Ash cloud causes more disruption in South America
Ash from a volcanic eruption in Chile continues to disrupt air travel in parts of South America.
Winds blew the ash north-east to Argentina, Brazil and Uruguay, prompting the closure of airports.
The suspension of flights forced United Nations Secretary General Ban Ki-moon to take a bus to attend a meeting with Argentine leaders in Buenos Aires.
Earlier disruption to air travel in Australia, New Zealand and Tasmania eased as the wind direction changed.

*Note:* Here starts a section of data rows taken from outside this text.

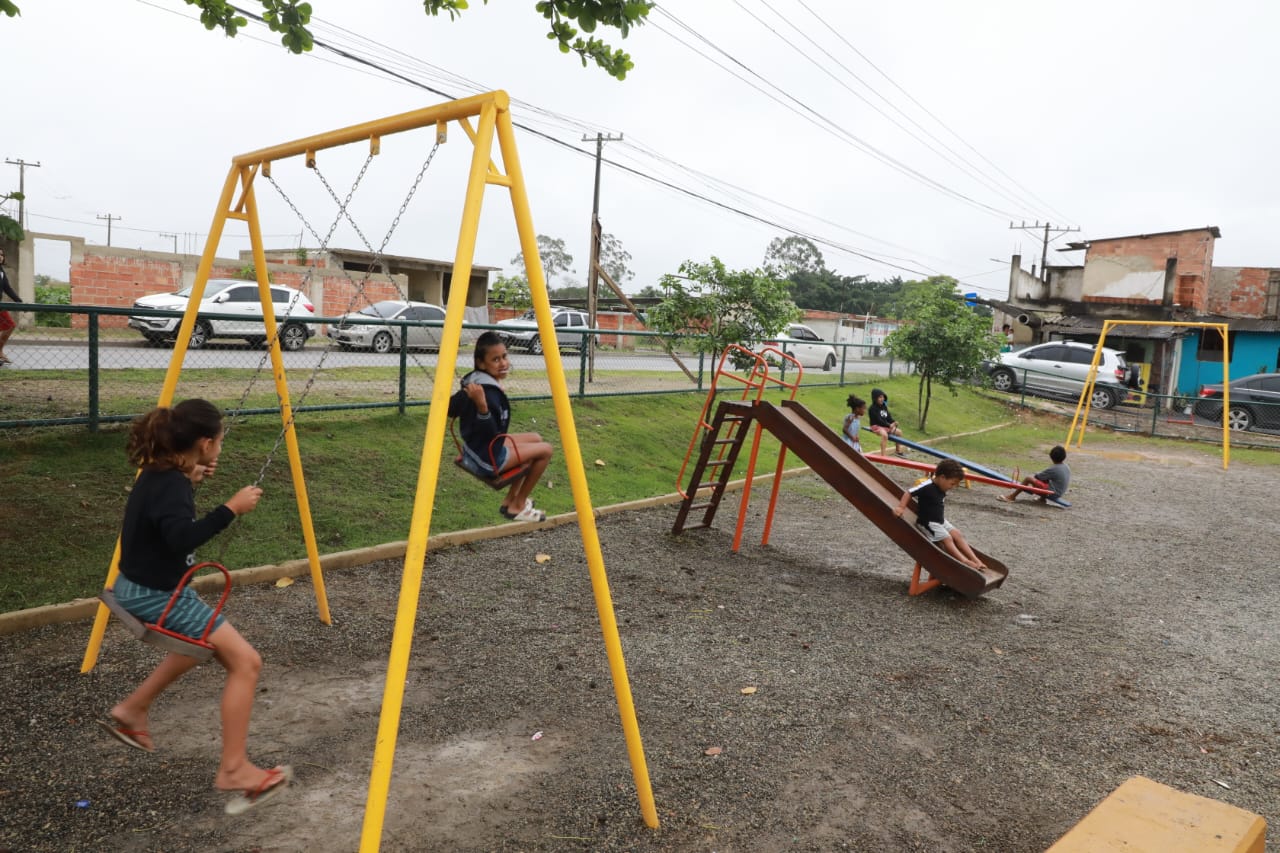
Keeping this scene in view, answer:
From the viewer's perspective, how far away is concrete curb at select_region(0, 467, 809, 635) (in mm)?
4949

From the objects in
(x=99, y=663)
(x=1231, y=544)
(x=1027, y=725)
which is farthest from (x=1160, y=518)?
(x=99, y=663)

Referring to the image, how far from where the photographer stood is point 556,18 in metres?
6.01

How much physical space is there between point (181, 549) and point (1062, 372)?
2583 cm

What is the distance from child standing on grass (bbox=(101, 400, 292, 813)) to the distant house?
31157 millimetres

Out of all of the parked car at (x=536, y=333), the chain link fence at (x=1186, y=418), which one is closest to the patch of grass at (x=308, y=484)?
the parked car at (x=536, y=333)

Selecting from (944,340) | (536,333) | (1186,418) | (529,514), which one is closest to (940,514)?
(529,514)

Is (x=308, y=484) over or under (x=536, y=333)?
under

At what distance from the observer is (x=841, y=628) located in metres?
5.86

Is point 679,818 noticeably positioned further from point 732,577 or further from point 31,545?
point 31,545

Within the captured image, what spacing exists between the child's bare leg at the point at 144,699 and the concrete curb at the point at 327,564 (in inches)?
86.6

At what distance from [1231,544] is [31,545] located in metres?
10.7

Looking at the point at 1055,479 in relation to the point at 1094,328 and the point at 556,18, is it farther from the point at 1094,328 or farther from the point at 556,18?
the point at 1094,328

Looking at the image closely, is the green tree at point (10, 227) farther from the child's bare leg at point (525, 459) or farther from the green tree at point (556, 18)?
the child's bare leg at point (525, 459)

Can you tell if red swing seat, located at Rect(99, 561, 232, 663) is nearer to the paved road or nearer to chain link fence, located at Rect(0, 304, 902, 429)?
chain link fence, located at Rect(0, 304, 902, 429)
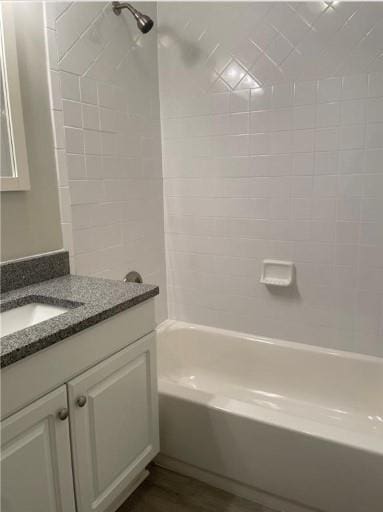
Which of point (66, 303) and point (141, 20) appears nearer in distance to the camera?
point (66, 303)

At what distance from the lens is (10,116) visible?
4.20ft

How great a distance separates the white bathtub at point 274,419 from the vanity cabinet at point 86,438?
245 millimetres

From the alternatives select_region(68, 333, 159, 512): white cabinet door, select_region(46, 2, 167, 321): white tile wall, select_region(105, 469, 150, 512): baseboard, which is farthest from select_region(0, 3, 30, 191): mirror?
select_region(105, 469, 150, 512): baseboard

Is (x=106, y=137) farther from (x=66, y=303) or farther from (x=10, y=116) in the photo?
(x=66, y=303)

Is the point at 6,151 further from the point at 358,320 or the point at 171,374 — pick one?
the point at 358,320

Mr Ban's flight to Buenos Aires for a meeting with Argentine President Cristina Fernandez de Kirchner was diverted to the northern city of Cordoba.
From there, he and his team had to take an overnight bus to the capital.
President Fernandez said the 700-km (435-mile) journey meant that Mr Ban had to celebrate his 67th birthday at a petrol station, where she said he sampled an Argentine speciality, caramel-filled cookies, as a breakfast treat.
More than 70 flights were cancelled at Carrasco international airport in the Uruguayan capital, Montevideo.
All flights from Brazil to Argentina and Uruguay were also suspended, and there was disruption to air travel in Chile, Colombia and Paraguay.
Meanwhile, Virgin, Qantas, Jetstar and Tiger Airways resumed flights between Australia, New Zealand and Tasmania.
Strong winds had carried the ash from Chile to southern New Zealand and Australia.
The cloud moved away from Melbourne on Monday afternoon allowing Qantas and its budget airline Jetstar to resume some flights.
Virgin Australia is operating a reduced service out of Melbourne, Tasmania and New Zealand, flying below the cloud.
Melbourne-based Tiger Airways also resumed flights on Monday evening, according to a company spokesperson.
In New Zealand, the Civil Aviation Authority said it was now safe for airlines to fly up to 27,000ft - up from 20,000ft on Sunday.
New Zealand's national carrier, Air New Zealand, has so far continued operating flights, flying below the cloud or on diversion.
The particles have the potential to seriously damage jet engines.
Analysts say uncertainty regarding the effect of ash on planes complicates the situation.
"The problem is that there is a lot of speculation about the actual impact of the ash," said Siva Govindasamy of Flight Global.
"That is a big worry for the airlines and as a result they are cancelling flights as a precautionary measure," he added.
Mr Govindasam said that until there was clarity about this, airlines would keep cancelling flights to keep both their passengers and aircraft safe.